Hydraulic system (18) perform.

4. Apparatus according to claim 3,

wherein the numerical thermal simulation, the determination of a heat flow with respect to at least one discrete fluid volume of the respective Hydraulic component (20-42) relative to the environment of the hydraulic component (20-42) includes.

5. Apparatus according to claim 3 or 4,

 wherein the temperature determination device (6) has an interface device

(10) connected to a control unit of the hydraulic system (18) for

Imitating loads of hydraulic components (20-42) in the numerical thermal simulation is connectable.

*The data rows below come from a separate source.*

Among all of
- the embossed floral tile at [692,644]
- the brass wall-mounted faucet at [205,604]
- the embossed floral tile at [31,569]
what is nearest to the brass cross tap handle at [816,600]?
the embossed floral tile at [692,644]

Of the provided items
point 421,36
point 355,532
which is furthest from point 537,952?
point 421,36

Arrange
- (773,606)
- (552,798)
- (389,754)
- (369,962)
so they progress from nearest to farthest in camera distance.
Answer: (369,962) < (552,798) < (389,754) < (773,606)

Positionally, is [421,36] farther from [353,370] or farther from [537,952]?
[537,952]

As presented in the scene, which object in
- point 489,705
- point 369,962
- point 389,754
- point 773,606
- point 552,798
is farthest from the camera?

6. Device according to one of claims 3 to 5,

 wherein the temperature determination device (6) is connectable to at least one ambient temperature sensor (12) and is adapted to detect the ambient temperature of at least one hydraulic component (20-42) by means of the ambient temperature sensor (12).

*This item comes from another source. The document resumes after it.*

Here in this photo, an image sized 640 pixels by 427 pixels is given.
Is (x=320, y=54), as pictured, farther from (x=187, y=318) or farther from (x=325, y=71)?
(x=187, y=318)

7. Device according to one of claims 3 to 6,

 wherein the temperature determination device (6) is connectable to at least one temperature sensor (12) and is adapted to the temperature of a discrete fluid volume of the hydraulic fluid in a respective one

To detect hydraulic component (20-42) and to determine the temperatures of non-temperature monitored hydraulic components (20-42) based on the numerical thermal simulation model of the hydraulic system.

8. A method of determining the aging of hydraulic fluid in a hydraulic system (18) having a plurality of hydraulic components (20-42), comprising the following steps:

 Determining the temperature of a discrete volume of fluid within at least one hydraulic component (20-42)

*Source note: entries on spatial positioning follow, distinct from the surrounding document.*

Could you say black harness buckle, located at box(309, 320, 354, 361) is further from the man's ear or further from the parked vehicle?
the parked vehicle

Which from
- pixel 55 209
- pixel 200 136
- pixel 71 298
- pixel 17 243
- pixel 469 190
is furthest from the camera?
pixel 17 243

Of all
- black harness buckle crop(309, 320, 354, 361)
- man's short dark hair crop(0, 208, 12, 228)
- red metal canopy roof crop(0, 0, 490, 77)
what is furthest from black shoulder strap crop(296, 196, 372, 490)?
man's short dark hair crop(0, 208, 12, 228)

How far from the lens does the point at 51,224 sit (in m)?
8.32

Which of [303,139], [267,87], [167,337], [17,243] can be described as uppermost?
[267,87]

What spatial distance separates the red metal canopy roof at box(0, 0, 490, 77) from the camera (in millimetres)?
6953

 Generating an observation period;

 Determining (80) an aging increment of a discrete one of interest

Fluid volume by means of an aging determination device (4); and

 Summarize (82) all specific aging gains to one

Overall aging increase of at least one observation period.

9. The method of claim 8, further comprising:

 Measuring (72) the temperature of at least one discrete fluid volume within at least one hydraulic component (20-42) by means of a

Temperature sensor (12).

10. The method of claim 8 or 9, further comprising:

 Performing (74) a thermal simulation of at least one discrete fluid volume within at least one non-temperature monitored one

Hydraulic component (20-42).

11. Use of a device according to one of claims 1 to 7 in an aircraft.

12. Aircraft (84), comprising at least one hydraulic system (18)

at least one device according to one of claims 1 to 7.